Un altro picco. Medici e infermieri contagiati continuano ad aumentare.
Ieri sono saliti a 5.760, più 549 rispetto al giorno precedente. Un balzo del 10,5% in ventiquattr' ore. Nel solo Lazio si contavano ieri altri 51 camici bianchi infettati, tra ospedalieri, medici di famiglia e del 118. Di questi circa otto del reparto di oculistica dell' ospedale Sant' Eugenio di Roma: tutti positivi insieme a una decina di infermieri, il reparto è stato chiuso.
Ora alcuni sono ricoverati allo Spallanzani, altri in isolamento a casa. E si allunga l' elenco dei morti, aggiornato quotidianamente dalla Federazione degli Ordini dei medici: 25 vittime. L' ultima di questo drammatico bollettino di guerra si chiamava Domenico De Gilio, aveva 66 anni ed era medico di medicina generale a Lecco.
Il fatto è che la percentuale di operatori sanitari infettati, sul totale dei contagiati, è più del doppio di quella del resto del mondo: 8,9% (contro un 4% circa), con punte del 13% a Roma e del 12% in Lombardia. Numeri impressionanti che, a fronte della carenza degli adeguati dispositivi di protezione individuale, potrebbero indurre molti medici a rifiutarsi di andare al lavoro. La minaccia è già arrivata in Piemonte dagli operatori del 118.
Hanno scritto a Chiara Rivetti, segreteria regionale dell' Anaoo (il sindacato dei medici dirigenti); hanno spiegato che se continueranno a mancare le mascherine filtranti non assicureranno tutte le prestazioni d' urgenza. "Anche se adesso, dopo le diffide e gli esposti che abbiamo fatto, una prima scorta è arrivata - dice Rivetti -. Ma basterà per due o tre giorni e non di più". Un problema che si aggiunge alla contestata disposizione che impone ai medici e agli infermieri venuti in contatto con un paziente a rischio o infettato di tornare in corsia se asintomatici.

····················

### Obiettivo
Riassumi in due frasi il brano sui contagi tra medici e infermieri. Questi record provengono da una fonte diversa dal brano.

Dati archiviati

····················

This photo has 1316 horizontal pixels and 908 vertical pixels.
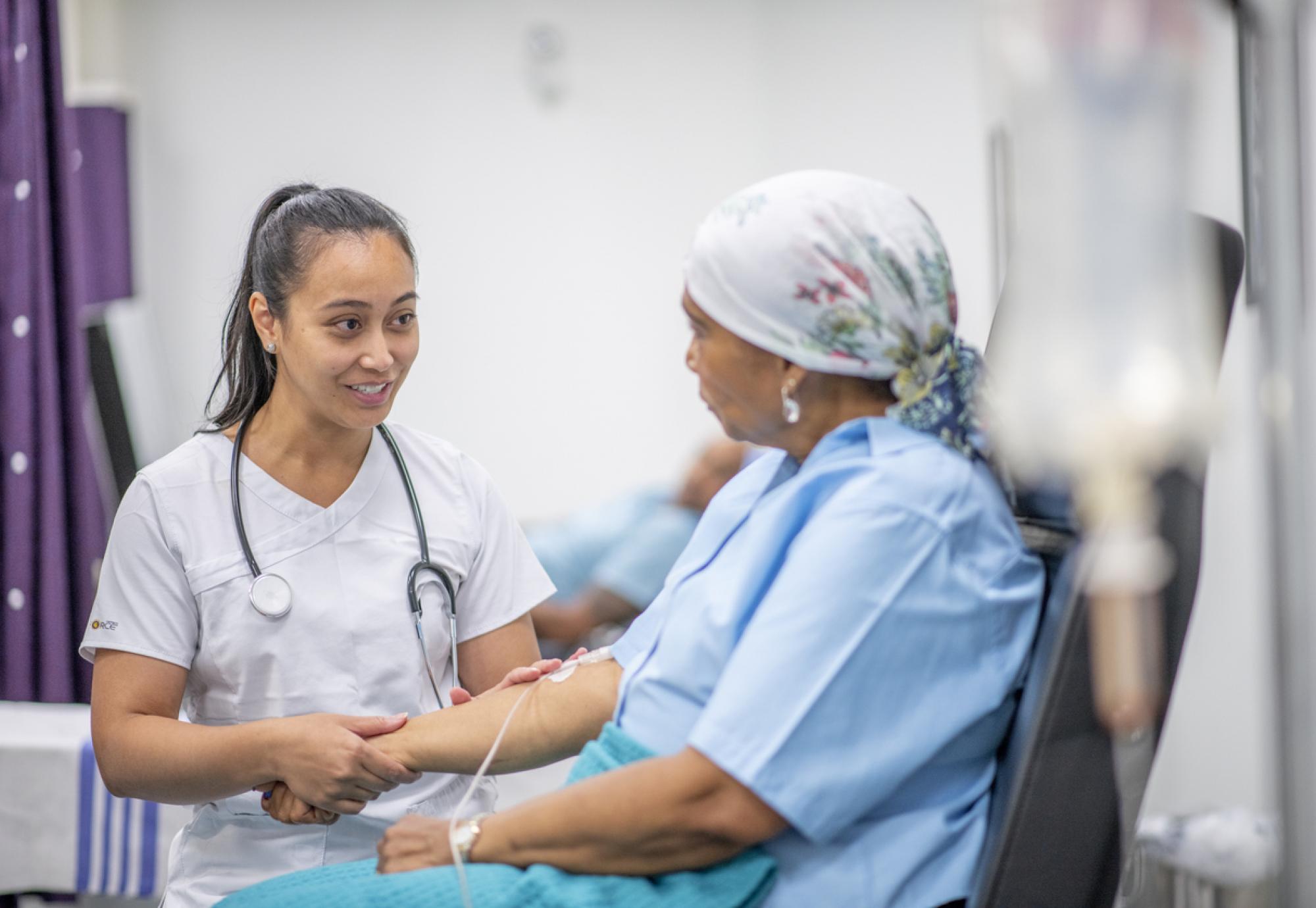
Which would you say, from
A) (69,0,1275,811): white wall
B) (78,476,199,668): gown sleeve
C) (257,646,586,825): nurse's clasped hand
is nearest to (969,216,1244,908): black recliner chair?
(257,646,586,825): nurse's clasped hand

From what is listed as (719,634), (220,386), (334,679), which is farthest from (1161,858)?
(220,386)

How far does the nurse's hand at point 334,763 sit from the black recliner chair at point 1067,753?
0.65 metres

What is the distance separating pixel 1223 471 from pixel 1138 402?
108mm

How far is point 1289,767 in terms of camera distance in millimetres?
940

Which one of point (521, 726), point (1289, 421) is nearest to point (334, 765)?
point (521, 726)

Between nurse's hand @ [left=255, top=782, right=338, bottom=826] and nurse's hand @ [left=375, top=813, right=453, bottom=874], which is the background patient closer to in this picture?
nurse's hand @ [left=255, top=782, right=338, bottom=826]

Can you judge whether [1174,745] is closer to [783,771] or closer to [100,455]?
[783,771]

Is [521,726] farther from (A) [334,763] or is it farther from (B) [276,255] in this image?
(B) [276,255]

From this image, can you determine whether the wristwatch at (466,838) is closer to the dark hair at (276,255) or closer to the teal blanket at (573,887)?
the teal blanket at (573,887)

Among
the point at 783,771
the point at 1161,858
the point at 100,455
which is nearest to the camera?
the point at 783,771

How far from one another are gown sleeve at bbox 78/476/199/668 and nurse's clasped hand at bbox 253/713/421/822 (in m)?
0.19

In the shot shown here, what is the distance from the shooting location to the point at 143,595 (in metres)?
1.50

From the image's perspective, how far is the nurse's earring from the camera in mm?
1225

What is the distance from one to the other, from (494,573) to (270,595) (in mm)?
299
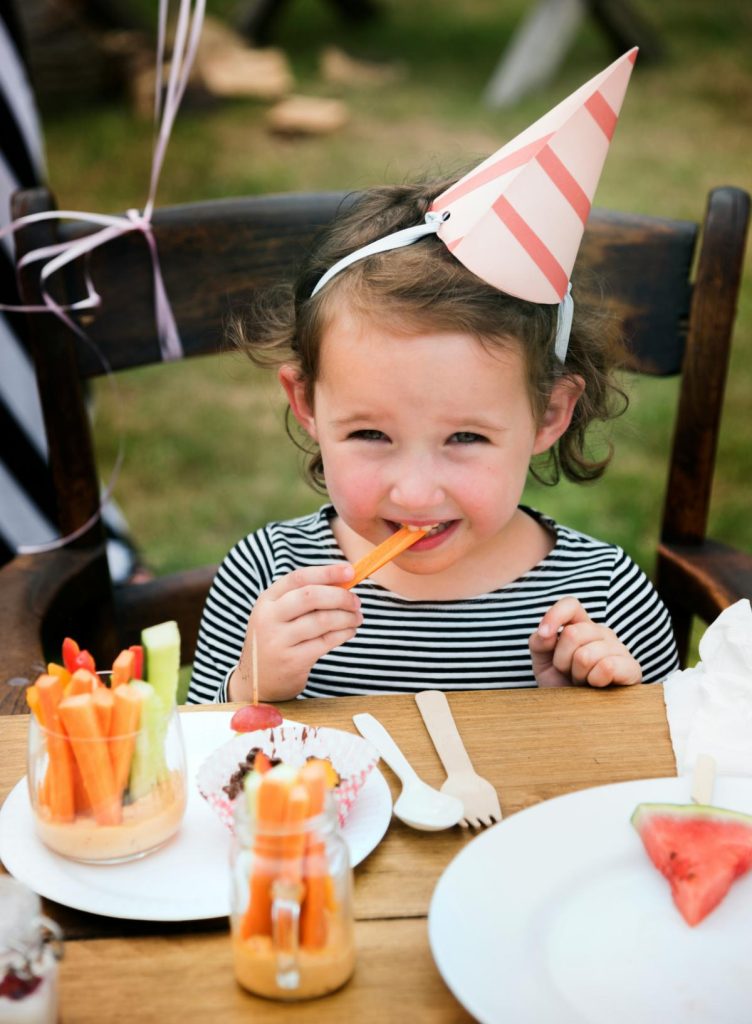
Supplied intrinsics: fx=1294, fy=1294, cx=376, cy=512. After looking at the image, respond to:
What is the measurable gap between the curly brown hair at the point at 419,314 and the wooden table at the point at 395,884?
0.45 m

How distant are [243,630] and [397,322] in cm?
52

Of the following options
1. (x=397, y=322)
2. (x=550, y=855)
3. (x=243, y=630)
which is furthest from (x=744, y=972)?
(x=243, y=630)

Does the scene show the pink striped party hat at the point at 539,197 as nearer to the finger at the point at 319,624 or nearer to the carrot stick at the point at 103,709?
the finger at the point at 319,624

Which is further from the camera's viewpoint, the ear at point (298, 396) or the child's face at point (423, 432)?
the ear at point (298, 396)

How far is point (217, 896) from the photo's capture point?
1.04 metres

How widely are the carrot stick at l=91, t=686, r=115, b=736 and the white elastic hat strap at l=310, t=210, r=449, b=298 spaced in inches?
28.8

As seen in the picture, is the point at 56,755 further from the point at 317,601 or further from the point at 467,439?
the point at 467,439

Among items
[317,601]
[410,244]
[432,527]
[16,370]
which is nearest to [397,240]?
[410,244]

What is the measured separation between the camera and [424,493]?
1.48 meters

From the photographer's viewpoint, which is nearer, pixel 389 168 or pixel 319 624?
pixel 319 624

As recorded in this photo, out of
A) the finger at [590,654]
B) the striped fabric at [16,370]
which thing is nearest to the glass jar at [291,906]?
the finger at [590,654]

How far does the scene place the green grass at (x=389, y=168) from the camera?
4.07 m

····················

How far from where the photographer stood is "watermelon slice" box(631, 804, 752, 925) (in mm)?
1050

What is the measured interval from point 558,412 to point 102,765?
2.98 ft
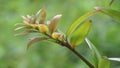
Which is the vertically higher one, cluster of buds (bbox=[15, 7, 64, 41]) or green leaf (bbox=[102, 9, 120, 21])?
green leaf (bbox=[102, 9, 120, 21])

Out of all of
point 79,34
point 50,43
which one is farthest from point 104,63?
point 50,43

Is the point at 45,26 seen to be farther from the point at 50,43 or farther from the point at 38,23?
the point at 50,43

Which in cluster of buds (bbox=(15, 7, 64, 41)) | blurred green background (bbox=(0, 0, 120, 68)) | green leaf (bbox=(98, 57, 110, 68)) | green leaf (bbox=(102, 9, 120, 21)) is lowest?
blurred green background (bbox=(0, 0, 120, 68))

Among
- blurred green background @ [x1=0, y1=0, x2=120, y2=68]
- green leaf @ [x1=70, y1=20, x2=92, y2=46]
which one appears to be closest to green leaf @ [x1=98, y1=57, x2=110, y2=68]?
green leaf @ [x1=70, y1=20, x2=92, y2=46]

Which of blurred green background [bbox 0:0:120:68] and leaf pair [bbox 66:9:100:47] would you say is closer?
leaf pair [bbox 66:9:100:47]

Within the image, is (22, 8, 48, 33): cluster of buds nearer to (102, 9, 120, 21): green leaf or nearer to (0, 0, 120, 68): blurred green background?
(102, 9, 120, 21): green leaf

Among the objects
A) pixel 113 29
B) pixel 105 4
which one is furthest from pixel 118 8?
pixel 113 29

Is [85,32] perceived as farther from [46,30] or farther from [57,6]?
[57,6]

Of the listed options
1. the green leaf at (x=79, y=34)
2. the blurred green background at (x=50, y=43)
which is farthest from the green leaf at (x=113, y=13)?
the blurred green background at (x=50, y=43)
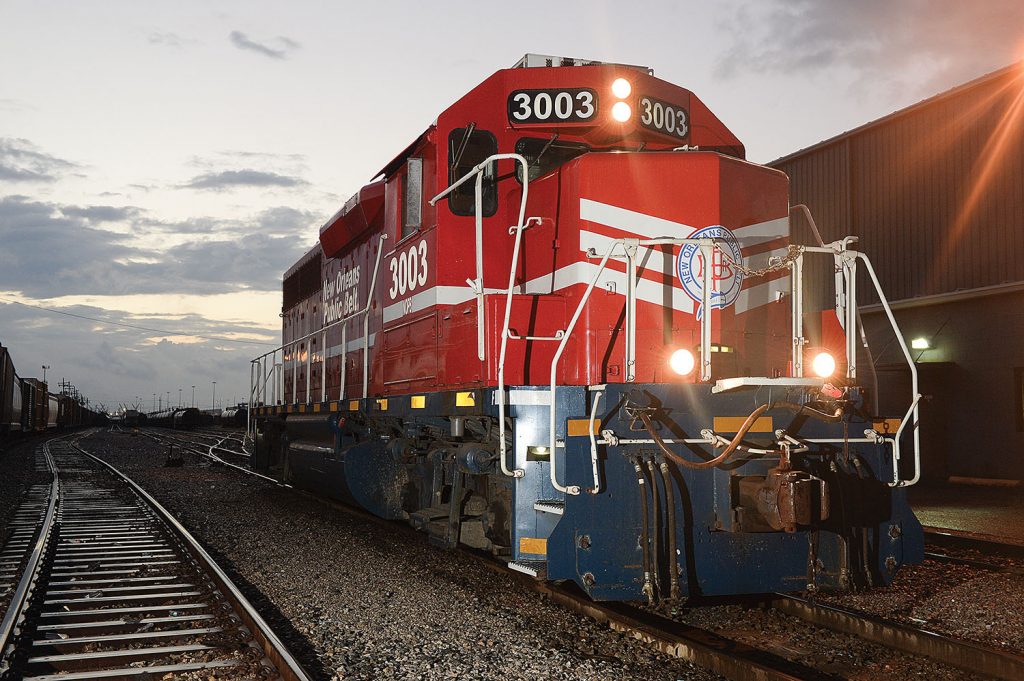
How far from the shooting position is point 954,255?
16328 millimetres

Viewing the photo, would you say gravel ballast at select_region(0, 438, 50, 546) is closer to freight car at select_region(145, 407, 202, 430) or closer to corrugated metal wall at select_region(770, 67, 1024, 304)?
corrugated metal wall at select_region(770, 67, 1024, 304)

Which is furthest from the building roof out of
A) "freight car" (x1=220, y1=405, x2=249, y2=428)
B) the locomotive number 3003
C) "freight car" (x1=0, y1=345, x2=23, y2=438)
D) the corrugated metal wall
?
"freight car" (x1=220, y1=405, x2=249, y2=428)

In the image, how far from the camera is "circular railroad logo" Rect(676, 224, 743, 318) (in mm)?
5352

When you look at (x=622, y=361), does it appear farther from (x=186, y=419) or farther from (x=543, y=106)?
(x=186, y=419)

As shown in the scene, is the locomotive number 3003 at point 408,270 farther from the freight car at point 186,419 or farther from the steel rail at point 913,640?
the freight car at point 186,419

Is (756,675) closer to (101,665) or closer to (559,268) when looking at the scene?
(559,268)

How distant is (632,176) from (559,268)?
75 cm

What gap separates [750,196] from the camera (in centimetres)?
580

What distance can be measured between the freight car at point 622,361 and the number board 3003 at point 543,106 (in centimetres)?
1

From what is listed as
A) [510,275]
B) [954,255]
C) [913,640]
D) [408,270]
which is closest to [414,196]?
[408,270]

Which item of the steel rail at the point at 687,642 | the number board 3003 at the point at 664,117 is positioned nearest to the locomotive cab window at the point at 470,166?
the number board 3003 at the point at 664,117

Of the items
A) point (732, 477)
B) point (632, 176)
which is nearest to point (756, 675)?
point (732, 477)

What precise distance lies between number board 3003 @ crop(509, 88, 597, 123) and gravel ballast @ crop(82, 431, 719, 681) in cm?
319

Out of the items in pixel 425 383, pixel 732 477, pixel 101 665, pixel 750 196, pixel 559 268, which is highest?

····················

### Soluzione
Medici e infermieri contagiati sono saliti a 5.760, con 549 casi in più in un giorno. L'elenco dei morti della Federazione degli Ordini dei medici conta 25 vittime, e per la carenza di dispositivi di protezione molti medici potrebbero rifiutarsi di lavorare, come già minacciato in Piemonte dagli operatori del 118 se continueranno a mancare le mascherine filtranti.